3. Problem: Loss of Model Flexibility (Plasticity) in Continual LearningPermalink

  • Some approaches (e.g., ECLIPSE) improve retention of old classes by freezing most model weights, but fail to generalize well to new tasks due to restricted model plasticity.

SolutionPermalink

  • Selective Fine-Tuning of Transformer Decoder:
    • Only fine-tunes the cross-attention layers and feed-forward networks (FFN) in the transformer decoder.
    • Keeps self-attention layers fixed to balance between rigidity (old knowledge retention) and plasticity (new knowledge learning).
  • Effect: Provides strong generalization ability while avoiding overfitting.

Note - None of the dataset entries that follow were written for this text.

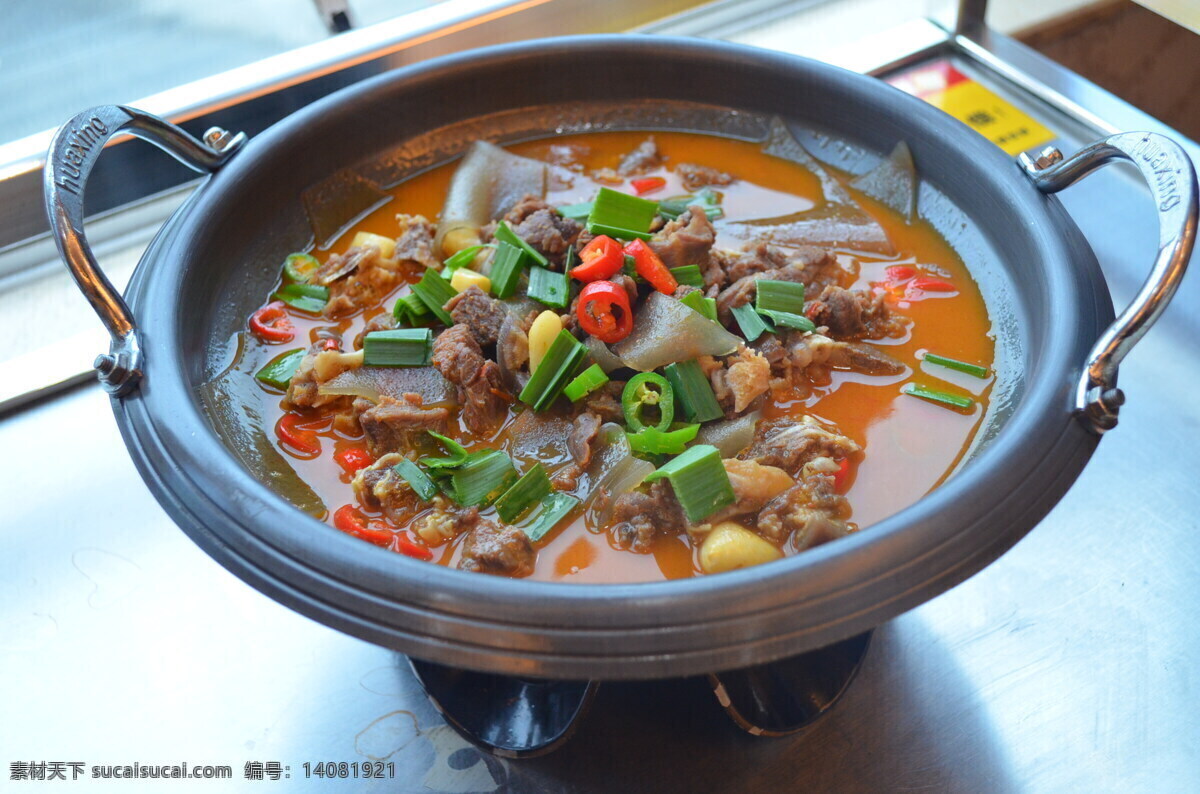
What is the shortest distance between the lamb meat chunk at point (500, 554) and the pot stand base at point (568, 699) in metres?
0.30

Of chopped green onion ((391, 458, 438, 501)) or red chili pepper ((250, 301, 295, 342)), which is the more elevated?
red chili pepper ((250, 301, 295, 342))

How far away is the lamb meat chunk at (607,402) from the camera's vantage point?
209cm

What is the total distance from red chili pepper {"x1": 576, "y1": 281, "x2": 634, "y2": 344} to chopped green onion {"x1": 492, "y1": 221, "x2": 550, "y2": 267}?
23 centimetres

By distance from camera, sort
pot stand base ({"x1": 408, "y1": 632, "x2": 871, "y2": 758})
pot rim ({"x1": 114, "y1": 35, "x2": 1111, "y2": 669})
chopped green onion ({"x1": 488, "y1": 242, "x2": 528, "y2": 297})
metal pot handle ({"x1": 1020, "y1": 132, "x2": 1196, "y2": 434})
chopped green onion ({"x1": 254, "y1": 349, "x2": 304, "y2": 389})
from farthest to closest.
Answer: chopped green onion ({"x1": 488, "y1": 242, "x2": 528, "y2": 297})
chopped green onion ({"x1": 254, "y1": 349, "x2": 304, "y2": 389})
pot stand base ({"x1": 408, "y1": 632, "x2": 871, "y2": 758})
metal pot handle ({"x1": 1020, "y1": 132, "x2": 1196, "y2": 434})
pot rim ({"x1": 114, "y1": 35, "x2": 1111, "y2": 669})

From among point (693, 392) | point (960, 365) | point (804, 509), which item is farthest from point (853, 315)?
point (804, 509)

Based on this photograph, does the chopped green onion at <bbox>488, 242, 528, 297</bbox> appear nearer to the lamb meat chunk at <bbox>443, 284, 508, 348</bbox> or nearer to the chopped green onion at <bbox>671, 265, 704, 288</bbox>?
the lamb meat chunk at <bbox>443, 284, 508, 348</bbox>

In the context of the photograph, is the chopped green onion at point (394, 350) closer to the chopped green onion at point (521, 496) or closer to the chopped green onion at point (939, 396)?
the chopped green onion at point (521, 496)

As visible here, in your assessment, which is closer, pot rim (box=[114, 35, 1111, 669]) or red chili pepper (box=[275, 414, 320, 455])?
pot rim (box=[114, 35, 1111, 669])

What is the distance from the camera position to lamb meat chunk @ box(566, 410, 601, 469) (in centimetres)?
202

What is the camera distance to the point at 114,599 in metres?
2.40

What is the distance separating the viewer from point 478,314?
2.26 metres

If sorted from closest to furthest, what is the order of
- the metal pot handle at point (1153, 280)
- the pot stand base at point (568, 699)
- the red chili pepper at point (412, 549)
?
the metal pot handle at point (1153, 280) < the red chili pepper at point (412, 549) < the pot stand base at point (568, 699)

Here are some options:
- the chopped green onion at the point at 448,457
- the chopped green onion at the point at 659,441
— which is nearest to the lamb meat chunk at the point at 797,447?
the chopped green onion at the point at 659,441

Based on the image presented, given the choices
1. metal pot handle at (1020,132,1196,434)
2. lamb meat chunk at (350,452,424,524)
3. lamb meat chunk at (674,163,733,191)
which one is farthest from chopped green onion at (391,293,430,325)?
metal pot handle at (1020,132,1196,434)
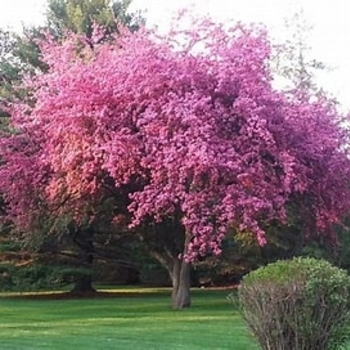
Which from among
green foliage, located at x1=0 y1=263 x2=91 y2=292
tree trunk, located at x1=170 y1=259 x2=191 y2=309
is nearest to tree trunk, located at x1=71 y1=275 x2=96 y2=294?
green foliage, located at x1=0 y1=263 x2=91 y2=292

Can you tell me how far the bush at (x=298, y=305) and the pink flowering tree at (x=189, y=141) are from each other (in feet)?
39.2

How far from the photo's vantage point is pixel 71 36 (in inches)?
1166

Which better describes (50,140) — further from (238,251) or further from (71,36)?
(238,251)

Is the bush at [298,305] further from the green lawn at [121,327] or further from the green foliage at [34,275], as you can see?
the green foliage at [34,275]

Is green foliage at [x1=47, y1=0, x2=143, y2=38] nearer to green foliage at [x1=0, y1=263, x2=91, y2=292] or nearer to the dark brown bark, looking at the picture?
green foliage at [x1=0, y1=263, x2=91, y2=292]

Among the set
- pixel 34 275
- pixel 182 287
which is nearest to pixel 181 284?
pixel 182 287

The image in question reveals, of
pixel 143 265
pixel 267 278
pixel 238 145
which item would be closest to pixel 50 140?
pixel 238 145

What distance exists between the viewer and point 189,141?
2286 centimetres

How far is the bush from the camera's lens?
10.2m

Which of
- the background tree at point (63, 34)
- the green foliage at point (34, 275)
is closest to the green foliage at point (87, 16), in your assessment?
the background tree at point (63, 34)

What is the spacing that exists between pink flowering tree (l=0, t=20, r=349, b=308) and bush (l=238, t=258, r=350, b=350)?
39.2 ft

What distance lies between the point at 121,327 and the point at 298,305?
921 centimetres

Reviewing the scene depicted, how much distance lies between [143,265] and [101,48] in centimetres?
1354

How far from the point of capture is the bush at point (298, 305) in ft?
33.4
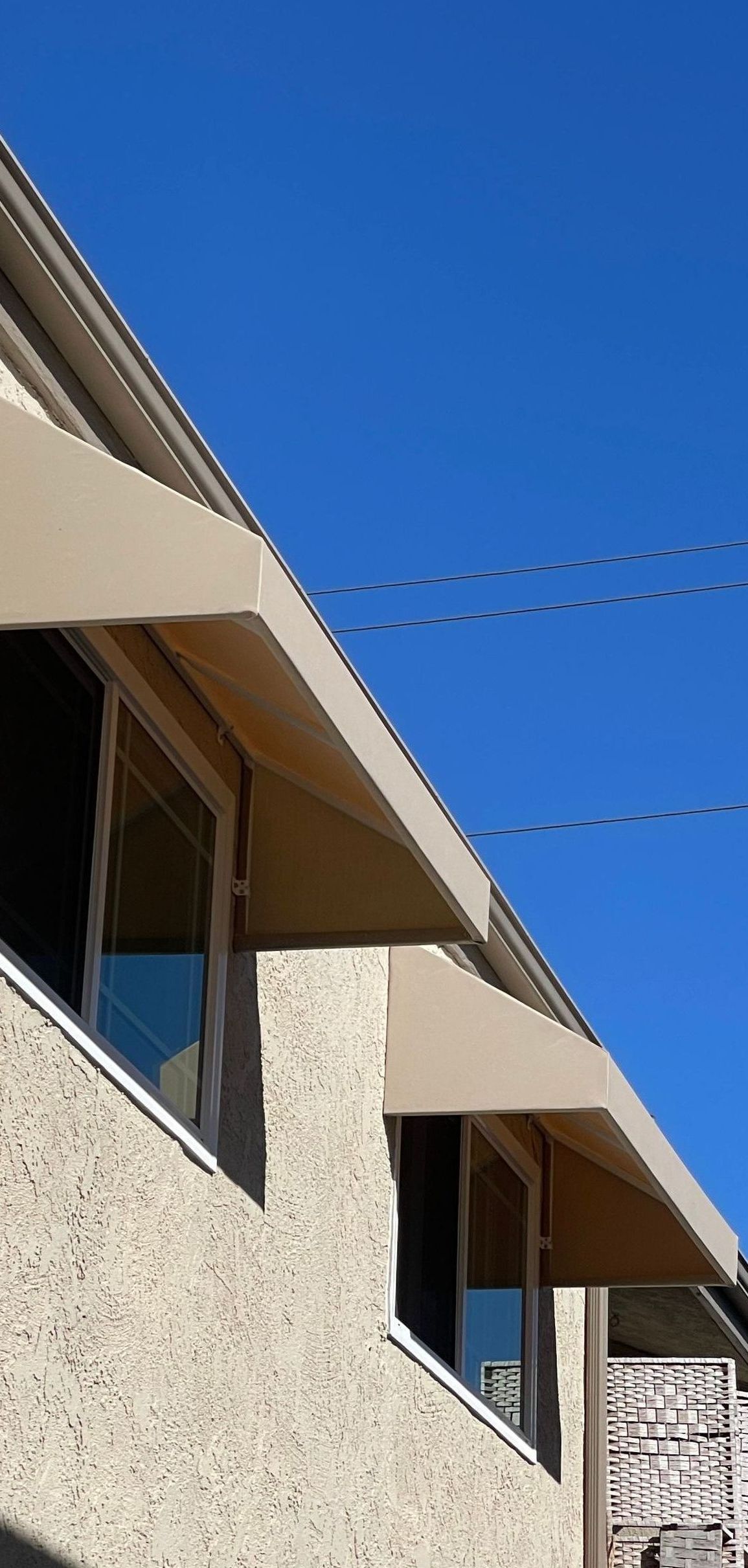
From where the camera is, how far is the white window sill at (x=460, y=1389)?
786 centimetres

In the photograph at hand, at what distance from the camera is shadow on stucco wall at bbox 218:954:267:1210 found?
638 cm

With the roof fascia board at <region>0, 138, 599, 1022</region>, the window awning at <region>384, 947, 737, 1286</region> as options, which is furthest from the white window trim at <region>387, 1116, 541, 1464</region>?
the roof fascia board at <region>0, 138, 599, 1022</region>

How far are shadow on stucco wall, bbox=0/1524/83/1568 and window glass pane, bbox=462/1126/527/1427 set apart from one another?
4.02 metres

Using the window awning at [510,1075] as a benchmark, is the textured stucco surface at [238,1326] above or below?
below

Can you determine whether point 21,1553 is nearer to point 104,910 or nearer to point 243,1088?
point 104,910

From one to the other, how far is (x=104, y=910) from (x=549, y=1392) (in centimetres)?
526

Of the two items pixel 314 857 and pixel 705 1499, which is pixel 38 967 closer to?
pixel 314 857

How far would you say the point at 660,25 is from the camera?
2314 cm

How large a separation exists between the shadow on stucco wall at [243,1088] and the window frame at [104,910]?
0.07 m

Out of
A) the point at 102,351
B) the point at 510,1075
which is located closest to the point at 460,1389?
the point at 510,1075

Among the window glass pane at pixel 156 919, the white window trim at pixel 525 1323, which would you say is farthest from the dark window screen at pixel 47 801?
the white window trim at pixel 525 1323

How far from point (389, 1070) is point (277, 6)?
1474 cm

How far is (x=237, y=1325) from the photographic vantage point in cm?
623

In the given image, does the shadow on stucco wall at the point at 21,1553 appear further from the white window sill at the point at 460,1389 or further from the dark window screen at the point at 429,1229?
the dark window screen at the point at 429,1229
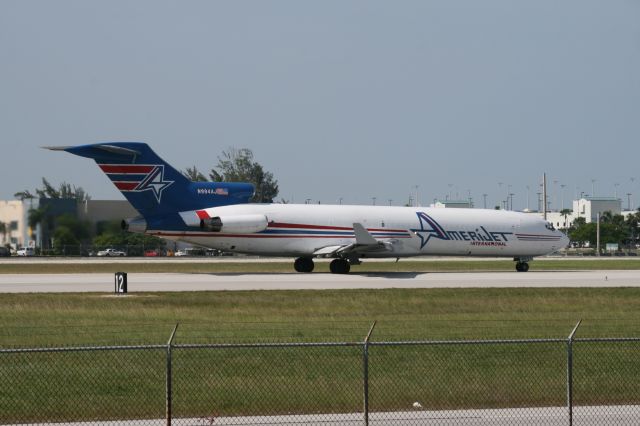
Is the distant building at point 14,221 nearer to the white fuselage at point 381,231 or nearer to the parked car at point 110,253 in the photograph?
the white fuselage at point 381,231

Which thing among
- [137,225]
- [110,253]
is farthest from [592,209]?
[137,225]

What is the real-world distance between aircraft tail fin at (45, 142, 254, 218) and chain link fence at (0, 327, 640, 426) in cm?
2671

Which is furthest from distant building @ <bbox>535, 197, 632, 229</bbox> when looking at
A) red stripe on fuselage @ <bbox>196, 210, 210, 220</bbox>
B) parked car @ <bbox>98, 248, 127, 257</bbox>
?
red stripe on fuselage @ <bbox>196, 210, 210, 220</bbox>

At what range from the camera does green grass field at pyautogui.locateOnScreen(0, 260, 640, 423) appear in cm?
1502

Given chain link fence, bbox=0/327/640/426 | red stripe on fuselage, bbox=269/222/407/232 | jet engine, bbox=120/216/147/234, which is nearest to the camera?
chain link fence, bbox=0/327/640/426

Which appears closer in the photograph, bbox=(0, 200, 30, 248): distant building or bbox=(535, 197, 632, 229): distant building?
bbox=(0, 200, 30, 248): distant building

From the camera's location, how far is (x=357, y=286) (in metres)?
39.5

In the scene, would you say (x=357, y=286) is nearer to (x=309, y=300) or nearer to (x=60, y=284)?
(x=309, y=300)

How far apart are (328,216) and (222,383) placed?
1325 inches

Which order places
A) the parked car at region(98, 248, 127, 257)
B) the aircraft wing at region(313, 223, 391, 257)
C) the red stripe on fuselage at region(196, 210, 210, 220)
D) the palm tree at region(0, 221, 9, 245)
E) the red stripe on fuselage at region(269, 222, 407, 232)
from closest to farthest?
the red stripe on fuselage at region(196, 210, 210, 220) → the aircraft wing at region(313, 223, 391, 257) → the red stripe on fuselage at region(269, 222, 407, 232) → the palm tree at region(0, 221, 9, 245) → the parked car at region(98, 248, 127, 257)

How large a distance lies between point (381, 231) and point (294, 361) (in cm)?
3182

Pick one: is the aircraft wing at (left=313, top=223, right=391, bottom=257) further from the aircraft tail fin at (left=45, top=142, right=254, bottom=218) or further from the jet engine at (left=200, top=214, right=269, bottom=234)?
the aircraft tail fin at (left=45, top=142, right=254, bottom=218)

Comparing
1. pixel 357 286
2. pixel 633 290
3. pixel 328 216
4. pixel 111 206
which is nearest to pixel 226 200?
pixel 328 216

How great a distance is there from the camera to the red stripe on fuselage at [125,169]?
4559cm
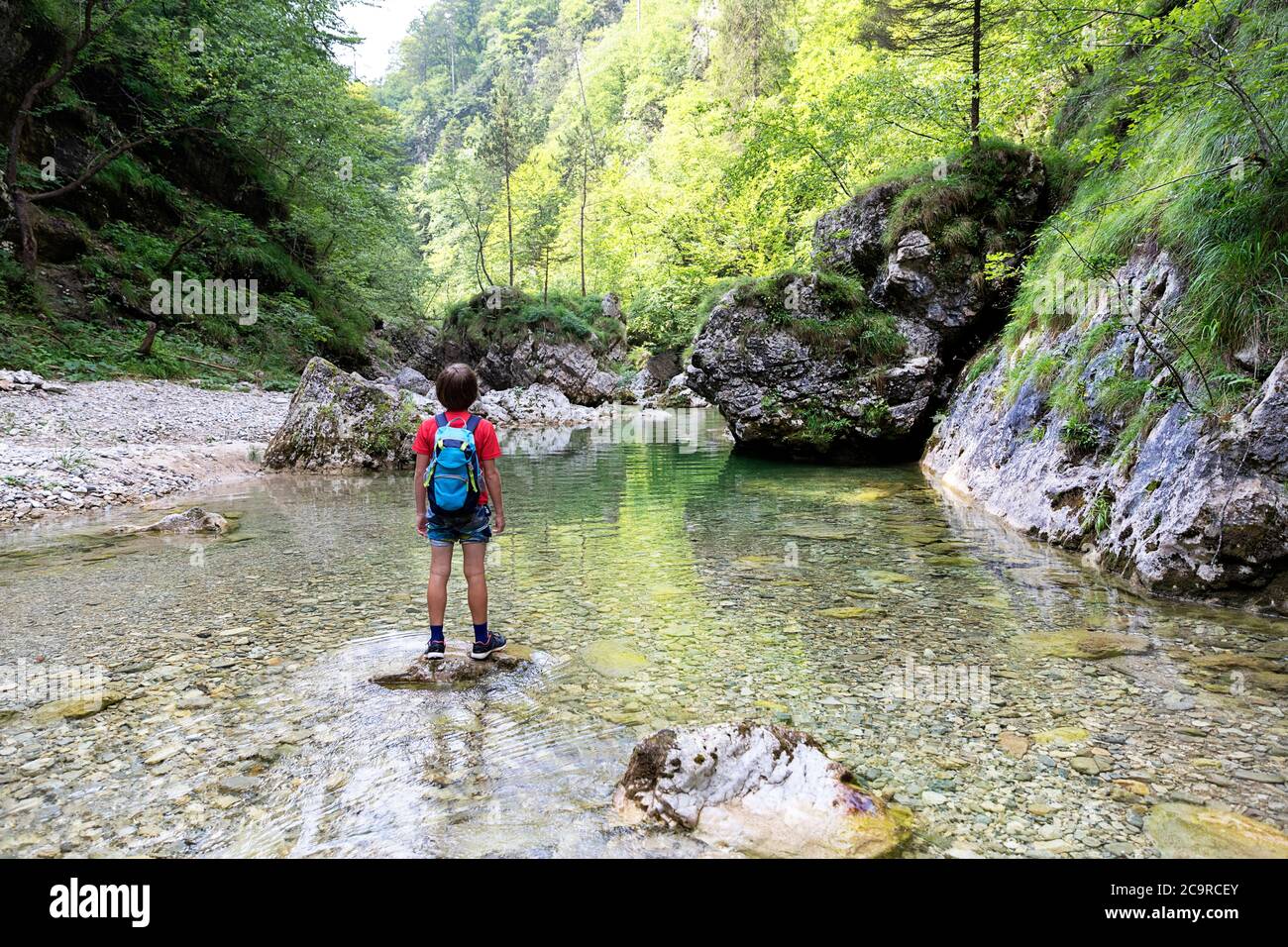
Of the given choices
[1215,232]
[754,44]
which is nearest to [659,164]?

4. Problem: Inconsistency in Probability Scores for Base and Novel ClassesPermalink

  • In multi-step continual learning, knowledge distillation errors accumulate over time, making base and novel class probabilities inconsistent.
  • Simple Probability-Level Fusion (PLF) leads to mismatches in scale, reducing accuracy.

SolutionPermalink

  • Query-Level Fusion (QLF):
    • Instead of merging probability scores directly, QLF uses separate decoders for base and novel classes and fuses their outputs.
    • Effect: Avoids probability mismatches and ensures accurate segmentation, outperforming probability-based methods.

Experimental ResultsPermalink

The paper evaluates ADAPT on ADE20K, a standard benchmark for panoptic segmentation.

  • Improved Performance Across All Metrics:
    • ADAPT outperforms CoMFormer and ECLIPSE in both base and novel class segmentation.
    • PQ (Panoptic Quality) on base classes: +6.2 points over CoMFormer.
    • PQ on novel classes: +9.8 points over CoMFormer.
  • Faster Training with Less Computational Cost:
    • ADAPT requires 2.27 hours for training, 34.8% faster than CoMFormer.
    • Uses fewer training iterations (4k vs. 16k in ECLIPSE) while achieving superior performance.
  • More Efficient Inference:
    • Inference is 6.5% more efficient than ECLIPSE while improving performance by 59.4% on novel classes.

ConclusionPermalink

ADAPT provides a well-balanced approach for continual panoptic segmentation, addressing the key challenges of catastrophic forgetting, scalability, and computational efficiency.

  1. Attentive Self-Distillation enhances knowledge retention while learning new tasks.
  2. Dual-Decoder Prediction Fusion ensures smooth integration of base and novel classes.
  3. Efficient Adaptation Strategy minimizes computational overhead while maintaining model flexibility.

These innovations position ADAPT as a state-of-the-art solution for continual learning in panoptic segmentation, offering a practical and scalable framework for real-world applications.